Western Art Collector Magazine
This year’s annual Art and the Animal tour opens at the Hiram Blauvelt Art Museum in Oradell, New Jersey, on September 1. The traveling juried show, which will make stops at four museums around the country, boasts an array of the nation’s finest work by today’s top animal artists.
The jury, consisting of nine members, has diligently selected 128 works of excellence, originality and individual style. Submissions came from artists within the U.S. as well as around the world.
Diane Mason, president of the Society of Animal Artists, is enthused about this year’s show and the fresh works that it brings.
“Every year brings its own excitement because every year we have some new members and we have some people who have never exhibited before,” Mason says. “Seeing the work of the new people that are coming into the organization is exciting. I like seeing that the tradition of the genre is being continued with this young generation, the tradition that so many other artists have already established.”

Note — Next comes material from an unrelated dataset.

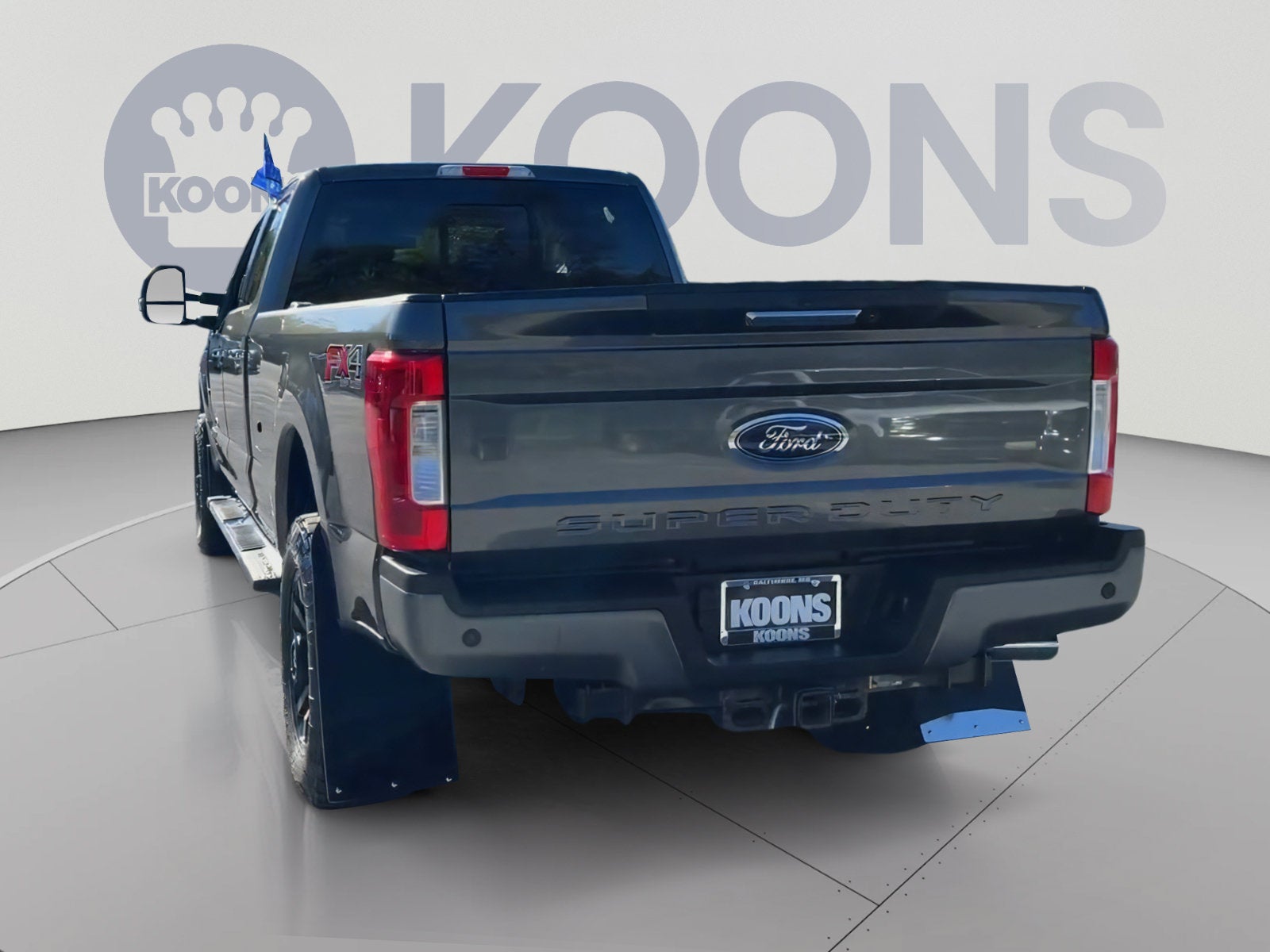 2017 Ford F-350SD Lariat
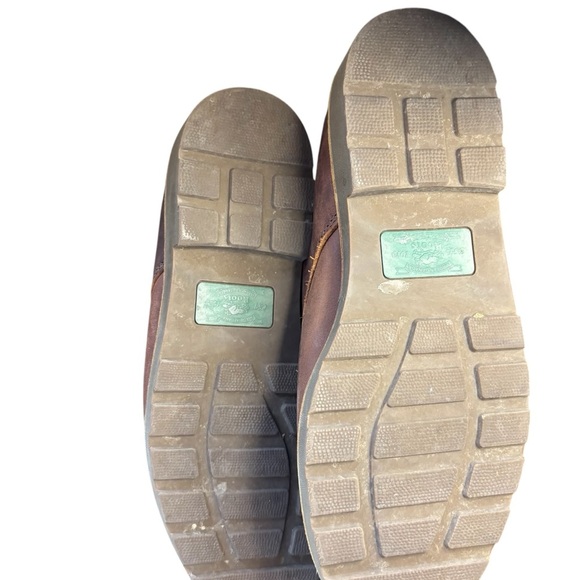 Vintage Roots women’s Brown Leather lace up Shoes - Picture 5 of 6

Mason continues, “We have a lot of really good people that are using material differently than in the past, and they are pushing the boundaries of what is considered animal art. That’s always exciting to see.”
David Wagner, tour director for Art and the Animal, is equally enthused by this year’s 52nd exhibition.
New associate member Rikki Saunders, who was welcomed into the Society after the jury’s deliberations for the annual show, will not have work featured, but is enthused to support this year’s exhibiting members and looks forward to next year as well.
“Art and nature have always been central in my life,” Saunders says. “My artistic interest was nurtured by my father who taught me to hunt and fish, to carve in wood, to sit quietly in nature, to observe, and to immerse myself in the character of a wild creature.”
She continues, “Growing out of such experiences, I am committed to only working from real life and spending my days with wonderful animals, observing their habits, learning their language, and studying their form, all in an attempt to convey with great honesty their grace and spirit.” Saunders’ work Tarka displays an otter triumphing over his latest catch of fish—a picture of the real life that she strives to portray.
“I want everybody to get to know the genre of animal art as fine art,” reiterates Mason. “That is what our organization is all about. Here we are in our 52nd year and a lot of people still look down their noses and say animal art isn’t fine art. I want them to change their perception. It’s fine art in every sense of the word.”